Does he ever question his choices? “When the tax bill comes in, I think, s**t, I could be advertising bread and beer by now. But after you die do you really want people to say: ‘He paid his mortgage on time and, by golly, he advertised bread?’ I once did a telly programme where we flew a hot-air balloon over a US air force listening base on the Yorkshire moors and nearly crash-landed. I said to a mate of mine: ‘If you advertise bread and biscuits you might make a few quid in the short term, but you’ll lose your dignity and you won’t get to fly hot-air balloons over US listening bases.’ ”
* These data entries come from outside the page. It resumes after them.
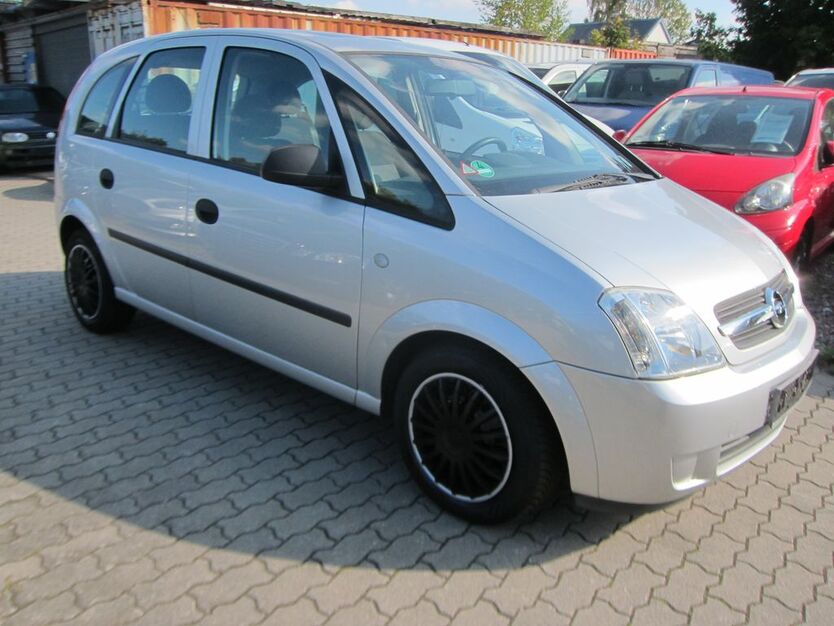 Opel Meriva 78.238 km 4.985 € Hamburg 22147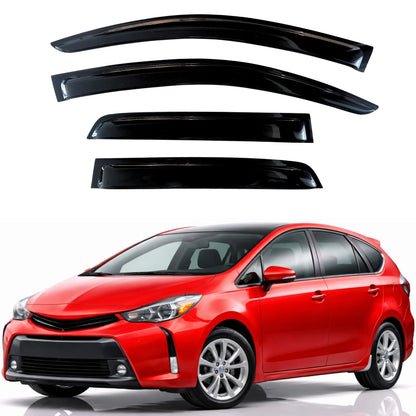 Rain Guards Window Visors for 2012 (2012-2017 Prius V)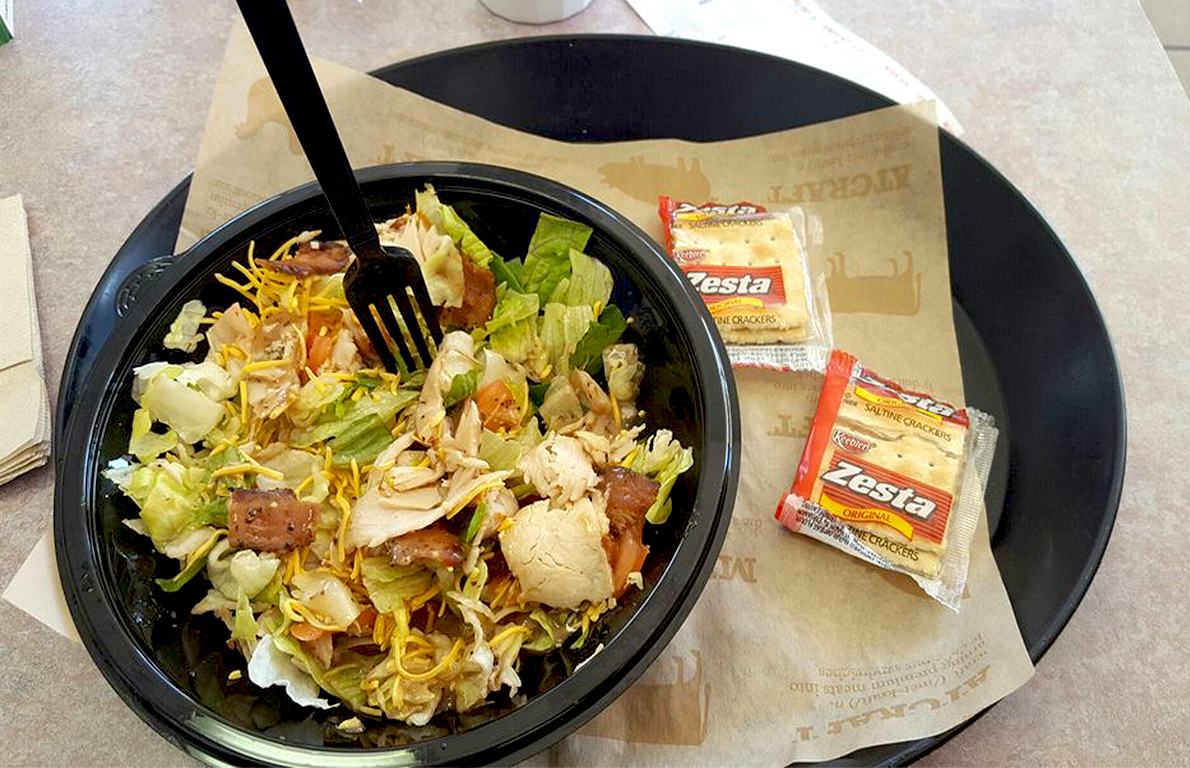 Arby’s Healthiest from The Healthiest and Unhealthiest Menu Items at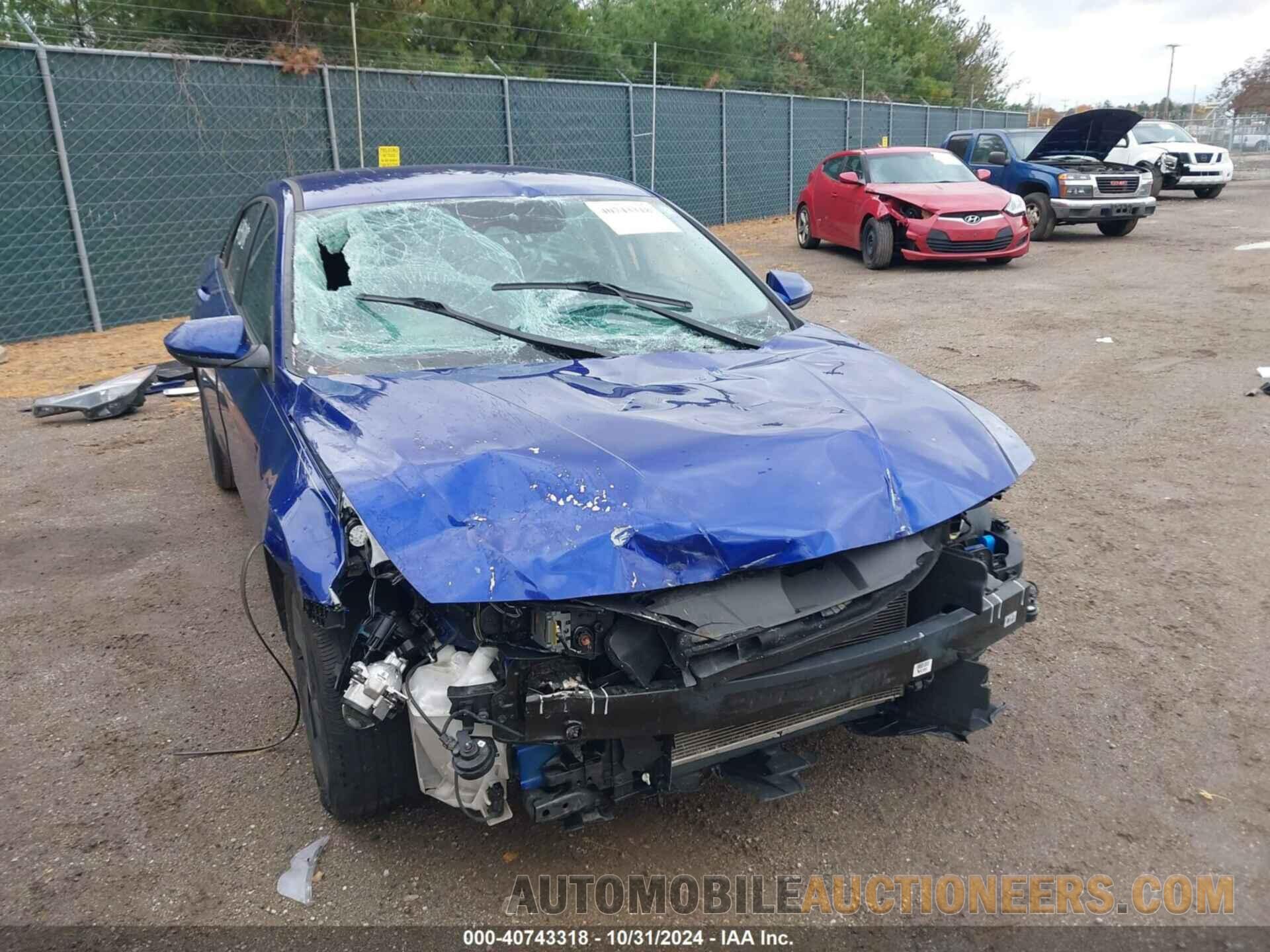 KMHLM4AG0NU338417 HYUNDAI ELANTRA 2022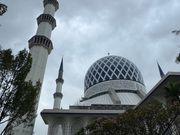 ブルーモスク 外観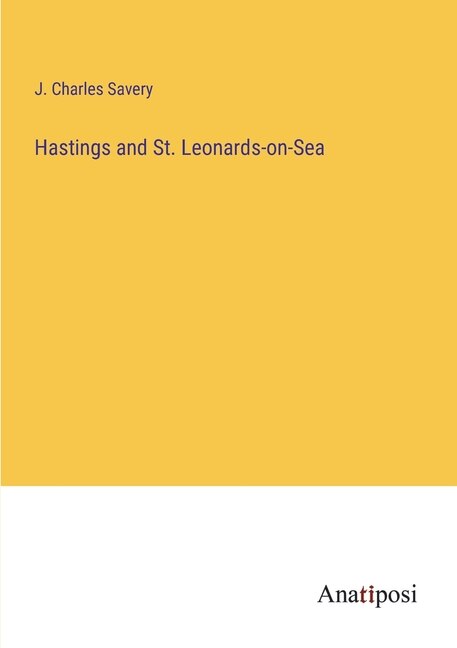 Front cover_Hastings and St. Leonards-on-Sea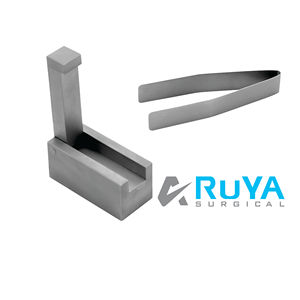 Herramientas quirúrgicas para hospitales y médicos, MORSELIZER Manual de acero inoxidable, trituradora de cartílago quirúrgica de 65x30x30mm, aprobado por CE ISO - Product Image 2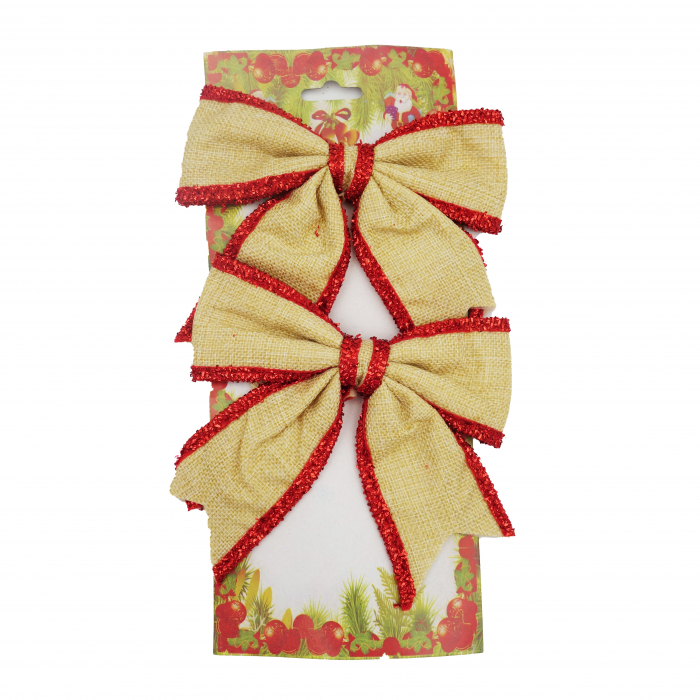 Set 2 fundite pentru brad, 12 cm [1]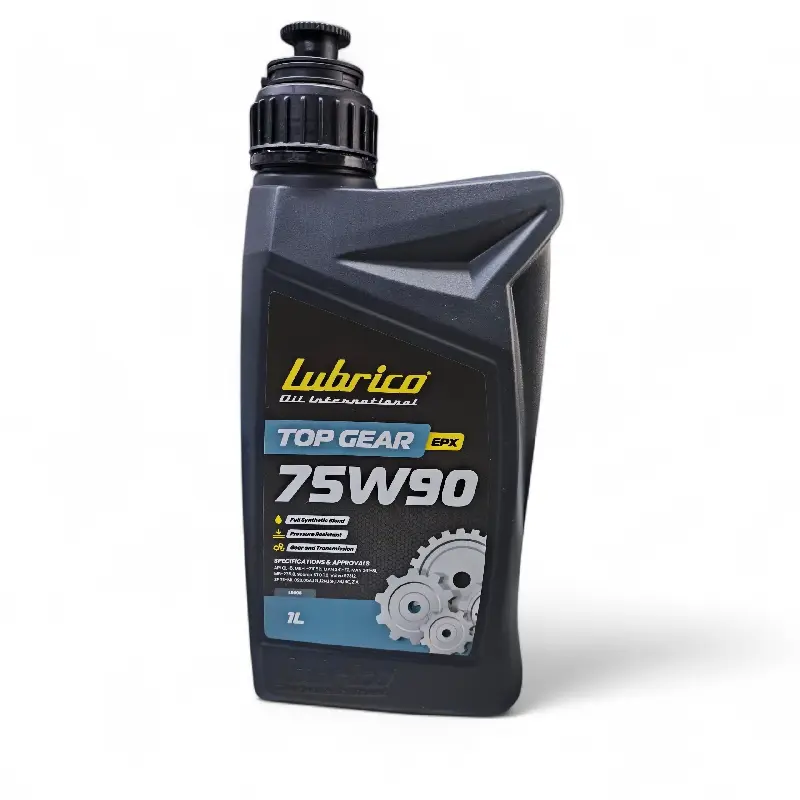 Масло трансмісійна LUBRICO TOP GEAR EPX 75W-90 API GL-5 1л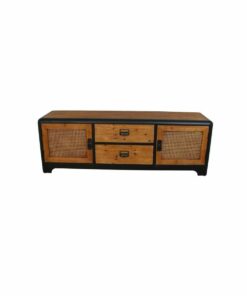 Tv-meubel DKD Home Decor Spar Metaal (150 x 40 x 50 cm)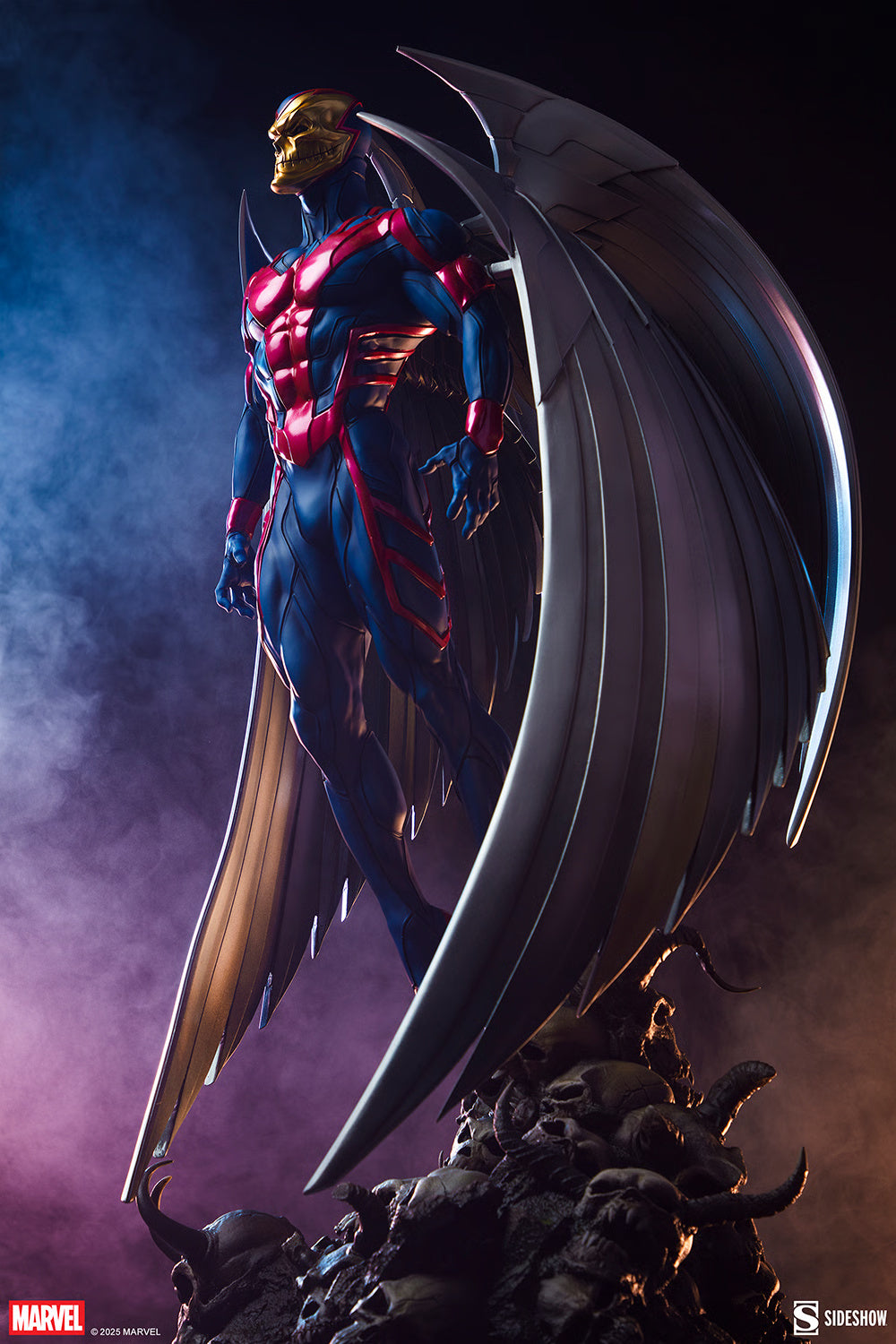 Estátua Archangel - Mavel Collectible X-men - Premium Format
Mark Thomas appears at Dublin’s Sugar Club on Thursday . More Irish tour dates at markthomasinfo.co.uk



GOSPEL ACCORDING TO MARK: THREE ACTS OF MINOR DISSENT

Here are some of the acts of dissent Mark Thomas has engaged in thus far:


l Campaigning for union recognition for some cinema workers. “We’d shimmy up ladders and rearrange all the letters outside on the board so it would spell out messages for the union. We’d hold demonstration in the cinema with Day-Glo banners. We mass emailed the chief executive. Four weeks ago the management recognised the union.”
l Annoying Waitrose over their pay rates. “Waitrose have this little scheme where you get a green coin at the end of your shop and you put it in a Perspex box to indicate whether you want a donation to go towards a pension or a child or an animal. We made coins exactly like those, except instead of saying ‘Waitrose’, they said ‘pay the living wage ’.”
l Decrying tax avoidance. “We brought a céilí band into an Apple store, to highlight Apple’s Irish-based tax structuring. Various parts of the world act as a financial Guantánamo Bay for finances . Apple had billions of profit but [ has ] managed to pay [ relatively little ] tax anywhere.”